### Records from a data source
::::::::

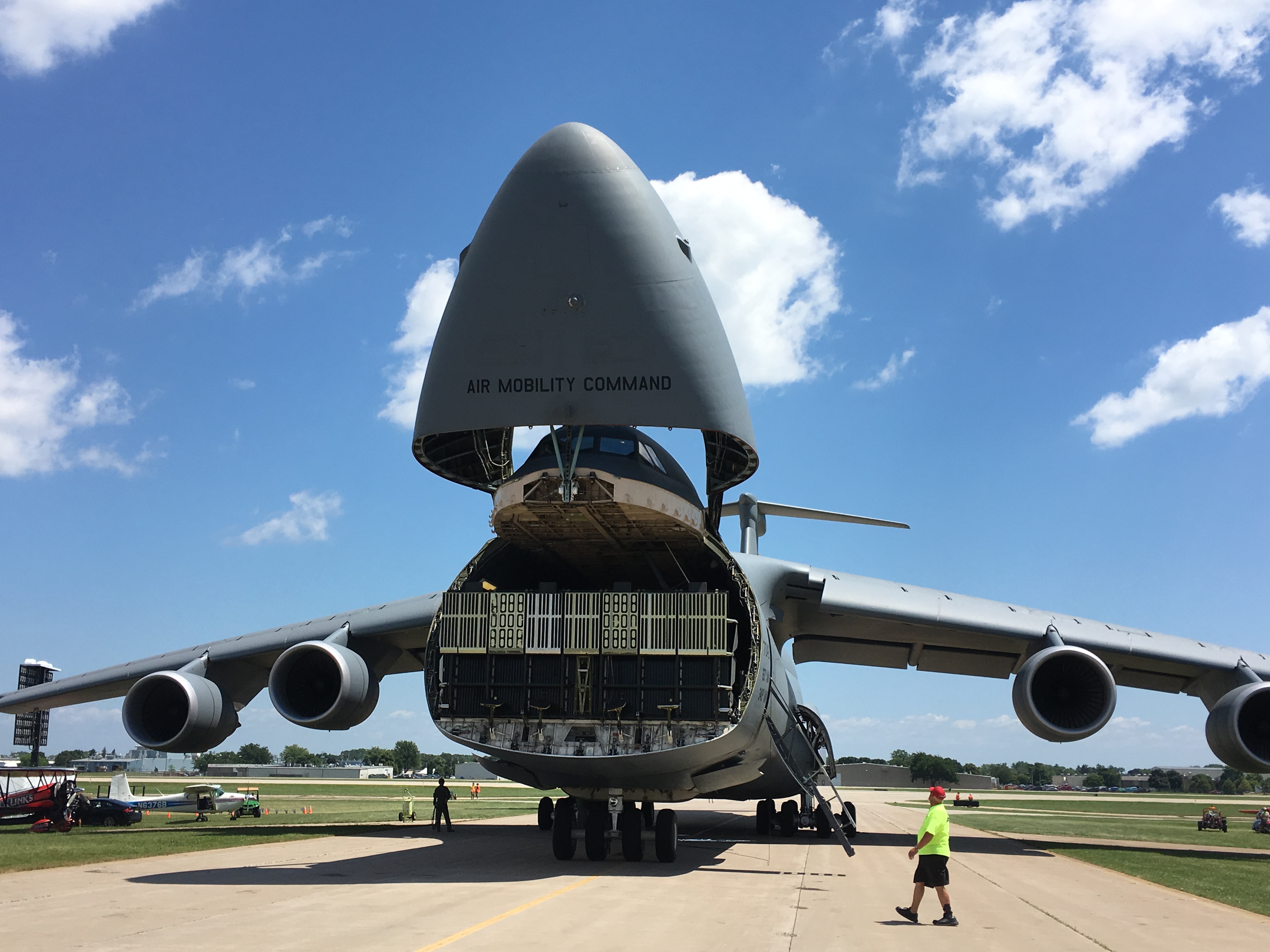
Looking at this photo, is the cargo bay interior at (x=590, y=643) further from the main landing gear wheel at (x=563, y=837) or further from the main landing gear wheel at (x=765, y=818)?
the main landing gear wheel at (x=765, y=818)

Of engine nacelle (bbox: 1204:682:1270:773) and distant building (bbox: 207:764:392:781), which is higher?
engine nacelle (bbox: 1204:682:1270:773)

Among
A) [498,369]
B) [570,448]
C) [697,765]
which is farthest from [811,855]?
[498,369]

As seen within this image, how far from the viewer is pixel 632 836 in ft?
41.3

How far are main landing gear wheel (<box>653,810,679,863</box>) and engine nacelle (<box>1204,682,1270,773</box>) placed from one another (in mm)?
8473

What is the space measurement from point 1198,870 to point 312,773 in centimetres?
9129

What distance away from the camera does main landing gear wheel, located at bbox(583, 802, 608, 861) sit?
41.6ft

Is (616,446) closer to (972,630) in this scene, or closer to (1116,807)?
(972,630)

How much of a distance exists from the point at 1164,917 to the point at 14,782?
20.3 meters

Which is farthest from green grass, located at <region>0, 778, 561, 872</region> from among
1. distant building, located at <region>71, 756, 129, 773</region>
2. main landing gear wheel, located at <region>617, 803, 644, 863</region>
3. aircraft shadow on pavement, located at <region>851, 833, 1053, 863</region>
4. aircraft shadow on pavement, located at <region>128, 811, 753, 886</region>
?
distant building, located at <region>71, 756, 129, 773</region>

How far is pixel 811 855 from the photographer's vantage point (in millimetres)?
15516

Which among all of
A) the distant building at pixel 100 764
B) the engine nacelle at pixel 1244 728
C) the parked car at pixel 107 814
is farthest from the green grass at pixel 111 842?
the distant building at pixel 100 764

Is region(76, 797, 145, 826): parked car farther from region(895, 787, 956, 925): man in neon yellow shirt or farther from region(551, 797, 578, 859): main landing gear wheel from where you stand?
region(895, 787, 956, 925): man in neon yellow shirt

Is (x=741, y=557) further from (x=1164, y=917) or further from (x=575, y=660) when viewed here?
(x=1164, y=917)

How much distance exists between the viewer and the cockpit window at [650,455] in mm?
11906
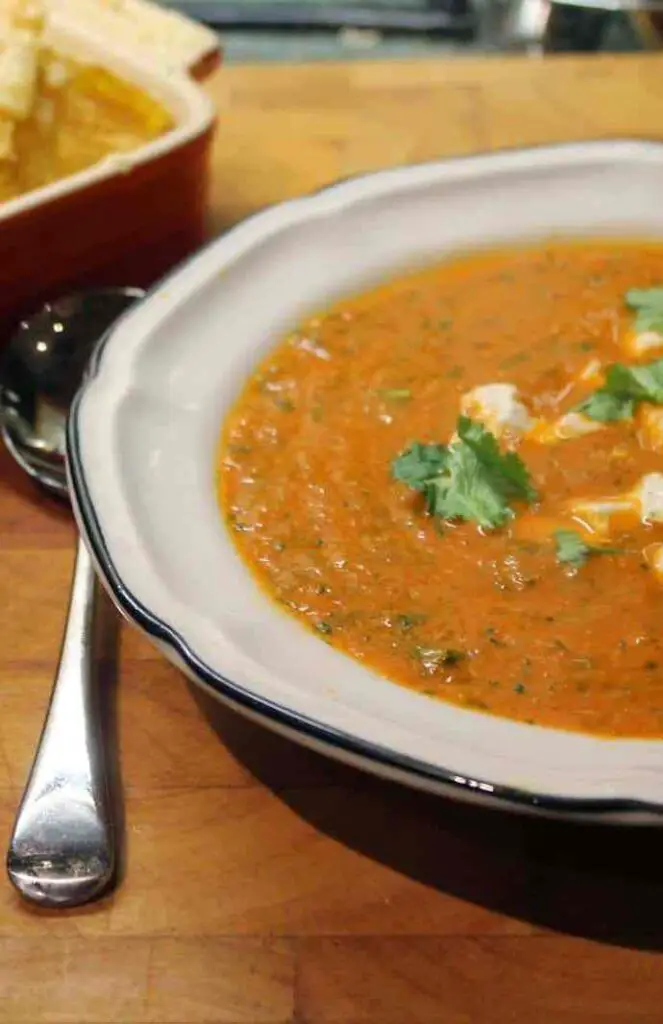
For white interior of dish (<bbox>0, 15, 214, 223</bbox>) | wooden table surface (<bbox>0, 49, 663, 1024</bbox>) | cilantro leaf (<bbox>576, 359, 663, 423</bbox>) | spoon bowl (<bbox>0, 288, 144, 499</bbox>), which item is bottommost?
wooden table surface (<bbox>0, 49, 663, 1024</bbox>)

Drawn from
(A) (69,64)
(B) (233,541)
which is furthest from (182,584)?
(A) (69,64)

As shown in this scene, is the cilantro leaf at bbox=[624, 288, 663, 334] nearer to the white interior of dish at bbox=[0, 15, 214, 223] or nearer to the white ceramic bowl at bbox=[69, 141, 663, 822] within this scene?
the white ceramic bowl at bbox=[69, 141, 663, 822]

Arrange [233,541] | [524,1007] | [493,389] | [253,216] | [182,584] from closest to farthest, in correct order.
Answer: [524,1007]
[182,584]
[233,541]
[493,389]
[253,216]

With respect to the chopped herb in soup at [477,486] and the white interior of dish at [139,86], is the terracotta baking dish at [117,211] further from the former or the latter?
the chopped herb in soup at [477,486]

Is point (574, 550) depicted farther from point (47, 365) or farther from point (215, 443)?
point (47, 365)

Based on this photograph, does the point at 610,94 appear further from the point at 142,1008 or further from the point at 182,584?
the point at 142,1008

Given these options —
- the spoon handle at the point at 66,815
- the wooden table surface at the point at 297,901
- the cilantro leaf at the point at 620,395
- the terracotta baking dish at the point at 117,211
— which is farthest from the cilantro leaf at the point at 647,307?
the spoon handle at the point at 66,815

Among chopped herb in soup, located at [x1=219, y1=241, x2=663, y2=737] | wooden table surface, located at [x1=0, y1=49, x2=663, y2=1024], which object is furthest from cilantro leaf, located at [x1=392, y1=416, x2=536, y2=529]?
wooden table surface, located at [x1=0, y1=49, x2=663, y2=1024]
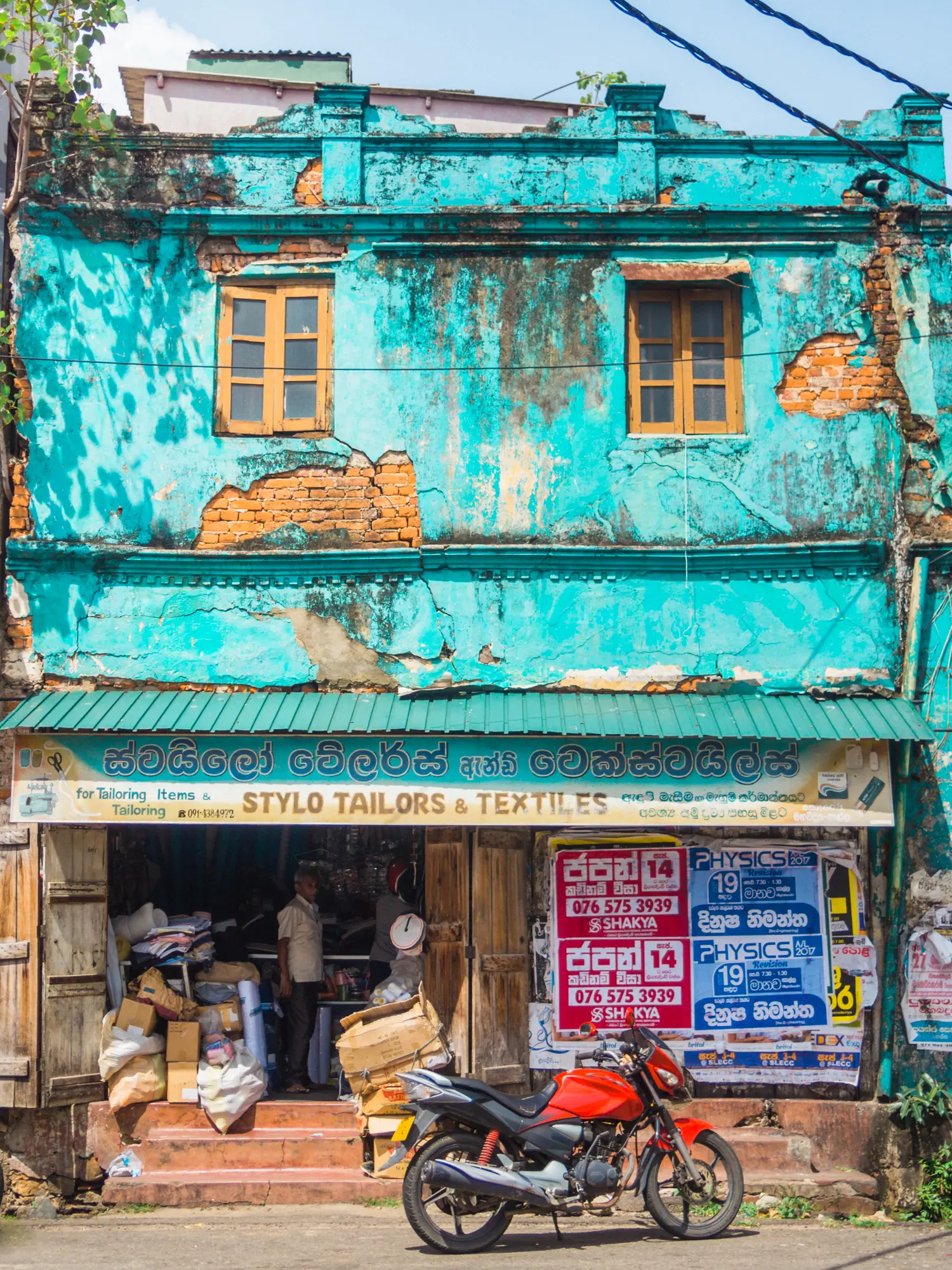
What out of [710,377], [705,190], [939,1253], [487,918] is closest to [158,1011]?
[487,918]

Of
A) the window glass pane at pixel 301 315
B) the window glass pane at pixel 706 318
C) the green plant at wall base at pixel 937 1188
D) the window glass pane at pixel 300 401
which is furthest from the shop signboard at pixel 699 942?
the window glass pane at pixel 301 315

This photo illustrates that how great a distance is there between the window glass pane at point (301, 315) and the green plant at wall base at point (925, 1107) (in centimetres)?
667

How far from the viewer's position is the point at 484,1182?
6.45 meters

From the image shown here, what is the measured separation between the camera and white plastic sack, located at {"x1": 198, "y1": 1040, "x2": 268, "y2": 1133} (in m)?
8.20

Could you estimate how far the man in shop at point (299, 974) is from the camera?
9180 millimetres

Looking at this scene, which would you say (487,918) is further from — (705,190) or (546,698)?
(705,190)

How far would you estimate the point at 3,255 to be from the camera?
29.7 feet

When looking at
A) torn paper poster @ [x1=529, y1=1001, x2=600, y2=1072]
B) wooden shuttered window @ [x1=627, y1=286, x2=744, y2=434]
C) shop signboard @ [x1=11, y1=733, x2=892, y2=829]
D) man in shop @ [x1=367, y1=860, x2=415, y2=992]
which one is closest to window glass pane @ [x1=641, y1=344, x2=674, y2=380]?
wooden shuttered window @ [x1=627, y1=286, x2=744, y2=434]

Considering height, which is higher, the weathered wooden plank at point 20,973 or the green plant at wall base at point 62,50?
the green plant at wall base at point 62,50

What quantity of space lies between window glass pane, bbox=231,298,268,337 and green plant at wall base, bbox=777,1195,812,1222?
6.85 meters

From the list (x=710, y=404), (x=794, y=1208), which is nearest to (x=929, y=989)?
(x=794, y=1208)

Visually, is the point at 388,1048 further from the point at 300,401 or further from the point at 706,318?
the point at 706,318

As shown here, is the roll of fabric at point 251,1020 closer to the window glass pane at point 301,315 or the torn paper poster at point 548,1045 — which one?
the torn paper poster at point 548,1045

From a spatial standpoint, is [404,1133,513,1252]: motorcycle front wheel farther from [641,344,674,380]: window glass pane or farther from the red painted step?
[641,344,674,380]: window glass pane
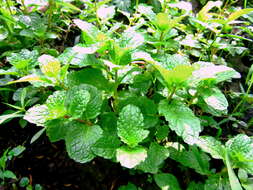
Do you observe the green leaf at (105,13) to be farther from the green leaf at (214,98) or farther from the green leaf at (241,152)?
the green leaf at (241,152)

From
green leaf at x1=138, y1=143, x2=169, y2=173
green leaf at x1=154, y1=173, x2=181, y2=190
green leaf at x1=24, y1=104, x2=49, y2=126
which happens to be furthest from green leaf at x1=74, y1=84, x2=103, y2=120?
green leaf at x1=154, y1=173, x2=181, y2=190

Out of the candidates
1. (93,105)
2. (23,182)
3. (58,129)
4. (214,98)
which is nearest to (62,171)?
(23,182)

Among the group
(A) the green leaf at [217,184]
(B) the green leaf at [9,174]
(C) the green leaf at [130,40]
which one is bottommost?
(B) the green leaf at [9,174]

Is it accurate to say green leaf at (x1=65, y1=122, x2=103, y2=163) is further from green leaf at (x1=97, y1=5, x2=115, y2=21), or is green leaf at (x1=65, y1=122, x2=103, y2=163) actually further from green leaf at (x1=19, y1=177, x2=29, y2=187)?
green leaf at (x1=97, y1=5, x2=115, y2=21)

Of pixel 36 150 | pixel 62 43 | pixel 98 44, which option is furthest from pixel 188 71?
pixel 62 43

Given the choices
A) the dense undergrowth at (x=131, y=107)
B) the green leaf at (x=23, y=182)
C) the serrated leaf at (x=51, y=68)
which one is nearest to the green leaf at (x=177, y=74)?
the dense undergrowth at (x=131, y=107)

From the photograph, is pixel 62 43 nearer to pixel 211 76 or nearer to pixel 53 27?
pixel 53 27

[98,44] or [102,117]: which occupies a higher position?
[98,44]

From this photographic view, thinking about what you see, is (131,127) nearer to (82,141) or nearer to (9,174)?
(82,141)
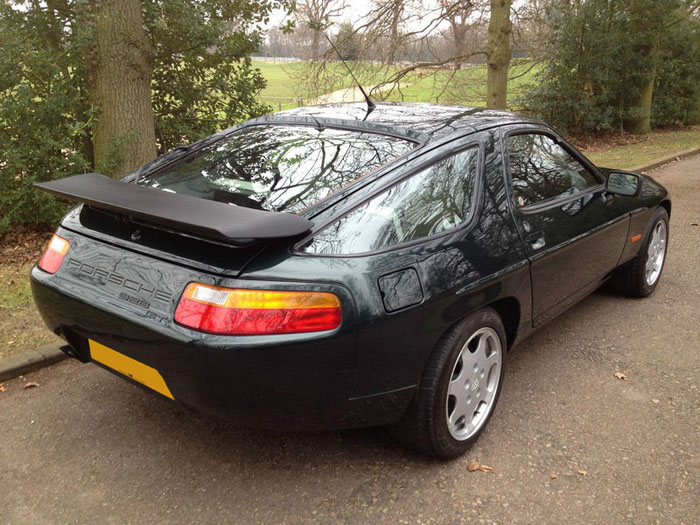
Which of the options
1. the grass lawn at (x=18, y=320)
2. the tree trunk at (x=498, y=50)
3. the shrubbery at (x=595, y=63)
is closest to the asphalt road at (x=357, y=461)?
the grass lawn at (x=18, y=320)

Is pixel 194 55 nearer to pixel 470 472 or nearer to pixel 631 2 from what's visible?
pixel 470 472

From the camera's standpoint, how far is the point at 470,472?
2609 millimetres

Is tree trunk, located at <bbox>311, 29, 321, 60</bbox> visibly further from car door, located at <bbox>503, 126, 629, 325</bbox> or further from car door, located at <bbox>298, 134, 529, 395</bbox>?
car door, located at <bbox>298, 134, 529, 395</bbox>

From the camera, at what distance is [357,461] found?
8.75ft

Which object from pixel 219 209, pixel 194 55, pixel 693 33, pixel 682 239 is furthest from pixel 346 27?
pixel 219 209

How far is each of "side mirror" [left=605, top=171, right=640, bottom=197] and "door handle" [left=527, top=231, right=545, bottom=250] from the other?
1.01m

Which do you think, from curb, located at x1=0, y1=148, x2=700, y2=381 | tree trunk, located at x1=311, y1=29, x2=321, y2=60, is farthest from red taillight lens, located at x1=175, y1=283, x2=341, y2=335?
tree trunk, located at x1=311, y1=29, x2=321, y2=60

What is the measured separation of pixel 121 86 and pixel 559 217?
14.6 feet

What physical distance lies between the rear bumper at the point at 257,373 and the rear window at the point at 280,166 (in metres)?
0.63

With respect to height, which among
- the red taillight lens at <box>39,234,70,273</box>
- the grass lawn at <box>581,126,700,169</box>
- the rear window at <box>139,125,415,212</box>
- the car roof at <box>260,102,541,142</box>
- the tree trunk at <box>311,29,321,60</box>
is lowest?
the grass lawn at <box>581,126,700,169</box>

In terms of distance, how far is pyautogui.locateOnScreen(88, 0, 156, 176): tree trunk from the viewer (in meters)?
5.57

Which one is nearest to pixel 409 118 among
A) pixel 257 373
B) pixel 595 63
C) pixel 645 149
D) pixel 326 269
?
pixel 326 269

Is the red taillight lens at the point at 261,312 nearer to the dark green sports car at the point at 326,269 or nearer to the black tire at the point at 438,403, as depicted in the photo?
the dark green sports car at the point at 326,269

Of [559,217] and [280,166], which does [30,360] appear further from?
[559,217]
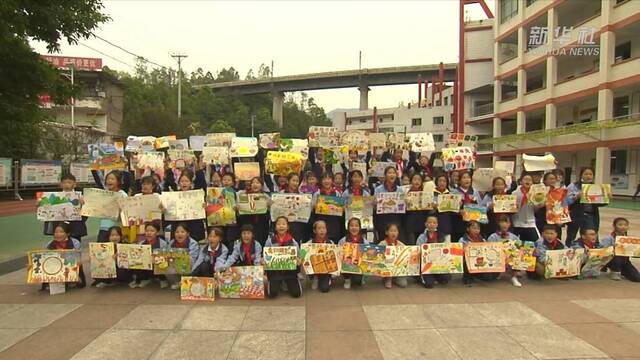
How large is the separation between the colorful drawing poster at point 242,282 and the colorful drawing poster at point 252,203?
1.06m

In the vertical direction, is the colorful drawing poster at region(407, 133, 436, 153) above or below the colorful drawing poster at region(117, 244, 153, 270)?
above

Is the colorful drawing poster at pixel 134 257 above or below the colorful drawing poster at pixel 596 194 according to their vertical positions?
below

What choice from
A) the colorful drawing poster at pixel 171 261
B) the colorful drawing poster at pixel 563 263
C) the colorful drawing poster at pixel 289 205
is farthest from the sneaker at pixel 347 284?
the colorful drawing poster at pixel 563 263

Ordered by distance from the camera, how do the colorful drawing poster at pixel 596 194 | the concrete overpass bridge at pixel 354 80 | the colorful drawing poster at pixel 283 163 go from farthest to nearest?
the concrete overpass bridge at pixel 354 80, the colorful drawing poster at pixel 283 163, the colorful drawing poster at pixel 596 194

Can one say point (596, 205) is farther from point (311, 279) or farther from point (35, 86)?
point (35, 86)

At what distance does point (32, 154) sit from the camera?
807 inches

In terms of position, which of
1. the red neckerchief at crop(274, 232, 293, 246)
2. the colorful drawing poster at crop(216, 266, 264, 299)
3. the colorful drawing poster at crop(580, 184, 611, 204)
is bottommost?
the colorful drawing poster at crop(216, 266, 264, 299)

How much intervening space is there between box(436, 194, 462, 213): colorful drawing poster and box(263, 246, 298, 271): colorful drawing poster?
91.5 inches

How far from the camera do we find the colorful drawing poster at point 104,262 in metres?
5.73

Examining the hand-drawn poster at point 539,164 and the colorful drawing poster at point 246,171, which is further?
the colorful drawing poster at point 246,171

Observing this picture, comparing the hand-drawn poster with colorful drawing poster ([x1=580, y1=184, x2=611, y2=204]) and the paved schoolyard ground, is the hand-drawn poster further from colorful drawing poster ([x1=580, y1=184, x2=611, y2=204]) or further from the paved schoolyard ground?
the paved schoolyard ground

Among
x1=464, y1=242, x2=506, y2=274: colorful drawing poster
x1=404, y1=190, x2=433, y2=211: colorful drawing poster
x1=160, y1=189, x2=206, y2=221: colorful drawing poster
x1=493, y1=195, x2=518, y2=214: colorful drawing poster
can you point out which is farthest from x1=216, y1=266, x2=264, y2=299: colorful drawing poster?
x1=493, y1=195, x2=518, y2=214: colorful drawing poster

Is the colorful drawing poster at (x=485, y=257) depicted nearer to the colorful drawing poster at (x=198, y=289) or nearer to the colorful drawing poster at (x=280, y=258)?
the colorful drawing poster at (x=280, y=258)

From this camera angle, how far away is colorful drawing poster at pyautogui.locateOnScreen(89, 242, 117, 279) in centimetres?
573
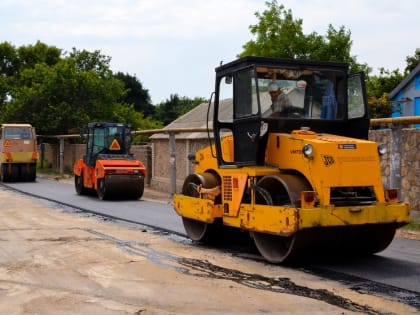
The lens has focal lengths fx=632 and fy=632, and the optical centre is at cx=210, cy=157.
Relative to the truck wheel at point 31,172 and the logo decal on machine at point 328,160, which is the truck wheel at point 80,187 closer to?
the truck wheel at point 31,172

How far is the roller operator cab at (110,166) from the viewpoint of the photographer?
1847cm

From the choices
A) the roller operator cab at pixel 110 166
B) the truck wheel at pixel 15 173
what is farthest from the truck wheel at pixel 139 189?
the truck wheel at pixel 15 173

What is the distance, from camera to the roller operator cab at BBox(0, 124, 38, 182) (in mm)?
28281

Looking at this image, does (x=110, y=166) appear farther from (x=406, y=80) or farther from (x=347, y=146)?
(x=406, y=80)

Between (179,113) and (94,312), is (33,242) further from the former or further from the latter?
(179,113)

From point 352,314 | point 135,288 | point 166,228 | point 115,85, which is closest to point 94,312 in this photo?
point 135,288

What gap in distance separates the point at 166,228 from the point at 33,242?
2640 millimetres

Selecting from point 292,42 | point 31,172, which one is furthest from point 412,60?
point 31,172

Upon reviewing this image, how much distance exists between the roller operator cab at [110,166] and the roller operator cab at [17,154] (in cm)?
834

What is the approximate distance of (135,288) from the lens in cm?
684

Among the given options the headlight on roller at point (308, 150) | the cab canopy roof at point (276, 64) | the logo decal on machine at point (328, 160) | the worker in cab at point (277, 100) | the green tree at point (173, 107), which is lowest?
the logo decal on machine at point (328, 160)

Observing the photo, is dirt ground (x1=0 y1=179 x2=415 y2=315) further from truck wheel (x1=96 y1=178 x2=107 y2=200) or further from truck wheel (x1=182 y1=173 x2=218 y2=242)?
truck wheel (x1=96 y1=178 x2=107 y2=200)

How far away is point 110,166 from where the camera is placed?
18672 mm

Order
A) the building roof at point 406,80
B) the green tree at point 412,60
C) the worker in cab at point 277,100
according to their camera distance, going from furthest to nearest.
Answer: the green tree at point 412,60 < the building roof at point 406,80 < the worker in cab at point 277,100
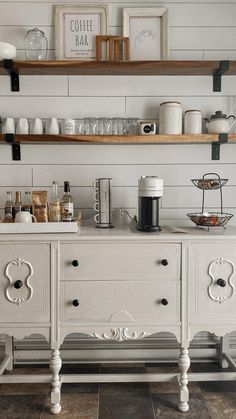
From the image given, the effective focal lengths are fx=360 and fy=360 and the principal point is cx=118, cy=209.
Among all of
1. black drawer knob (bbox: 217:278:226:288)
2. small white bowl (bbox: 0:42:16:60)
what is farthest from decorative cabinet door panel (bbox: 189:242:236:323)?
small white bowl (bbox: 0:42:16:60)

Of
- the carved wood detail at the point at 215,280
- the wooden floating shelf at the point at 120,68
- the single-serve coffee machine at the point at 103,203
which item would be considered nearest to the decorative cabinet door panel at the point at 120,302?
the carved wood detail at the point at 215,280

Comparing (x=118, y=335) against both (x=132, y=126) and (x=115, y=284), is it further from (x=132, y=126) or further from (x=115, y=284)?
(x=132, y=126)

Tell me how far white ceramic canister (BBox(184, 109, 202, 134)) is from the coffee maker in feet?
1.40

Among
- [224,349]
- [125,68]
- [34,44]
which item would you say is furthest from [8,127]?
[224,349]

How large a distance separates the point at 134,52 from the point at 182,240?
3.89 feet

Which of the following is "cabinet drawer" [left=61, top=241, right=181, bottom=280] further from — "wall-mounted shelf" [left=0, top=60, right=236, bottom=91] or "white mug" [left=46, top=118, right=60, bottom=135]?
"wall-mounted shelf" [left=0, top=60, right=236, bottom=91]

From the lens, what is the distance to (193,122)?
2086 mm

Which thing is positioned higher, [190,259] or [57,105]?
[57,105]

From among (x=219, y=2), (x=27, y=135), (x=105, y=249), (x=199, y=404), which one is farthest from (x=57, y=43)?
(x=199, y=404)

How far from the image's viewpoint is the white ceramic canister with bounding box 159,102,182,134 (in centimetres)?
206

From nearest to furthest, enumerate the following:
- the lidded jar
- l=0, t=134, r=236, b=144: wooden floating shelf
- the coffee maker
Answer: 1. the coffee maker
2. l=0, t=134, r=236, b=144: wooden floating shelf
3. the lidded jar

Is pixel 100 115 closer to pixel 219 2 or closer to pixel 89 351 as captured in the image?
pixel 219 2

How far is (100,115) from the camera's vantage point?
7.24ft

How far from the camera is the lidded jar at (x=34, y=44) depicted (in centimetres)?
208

::::::::

### GIVEN INSTRUCTION
Convert the items in the stretch from the line containing "What is the distance, from" through the line containing "Answer: the green" into a two-column CSV with the columns item_text and answer. Give one row per item, with the item's text and its answer each in a single quoted field and line breaks replaced by spaces.

### RESULT OF THIS TASK
item_text,answer
"What is the distance, from camera to the roller operator cab at BBox(0, 124, 38, 182) (in mm)?","28281"
"Looking at this image, does (x=110, y=166) appear farther from (x=406, y=80) or farther from (x=347, y=146)?","(x=406, y=80)"
"Between (179,113) and (94,312), is (33,242) further from the former or further from the latter?","(179,113)"
"From point 352,314 | point 135,288 | point 166,228 | point 115,85, which is closest to point 94,312 in this photo?","point 135,288"
"What gap in distance separates the point at 166,228 from the point at 33,242?","2640 millimetres"
"Selecting from point 292,42 | point 31,172, which one is furthest from point 412,60?","point 31,172"
"Upon reviewing this image, how much distance exists between the roller operator cab at [110,166] and the roller operator cab at [17,154] (in cm)?","834"
"What is the approximate distance of (135,288) from the lens in cm?","684"
"Among the given options the headlight on roller at point (308, 150) | the cab canopy roof at point (276, 64) | the logo decal on machine at point (328, 160) | the worker in cab at point (277, 100) | the green tree at point (173, 107), which is lowest?","the logo decal on machine at point (328, 160)"
"Observing the photo, is dirt ground (x1=0 y1=179 x2=415 y2=315) further from truck wheel (x1=96 y1=178 x2=107 y2=200) or further from truck wheel (x1=182 y1=173 x2=218 y2=242)?","truck wheel (x1=96 y1=178 x2=107 y2=200)"
"How far away is point 110,166 from where the camera is placed?","18672 mm"
"Order A) the building roof at point 406,80 B) the green tree at point 412,60 C) the worker in cab at point 277,100 according to their camera distance, going from furthest to nearest. Answer:","the green tree at point 412,60 < the building roof at point 406,80 < the worker in cab at point 277,100"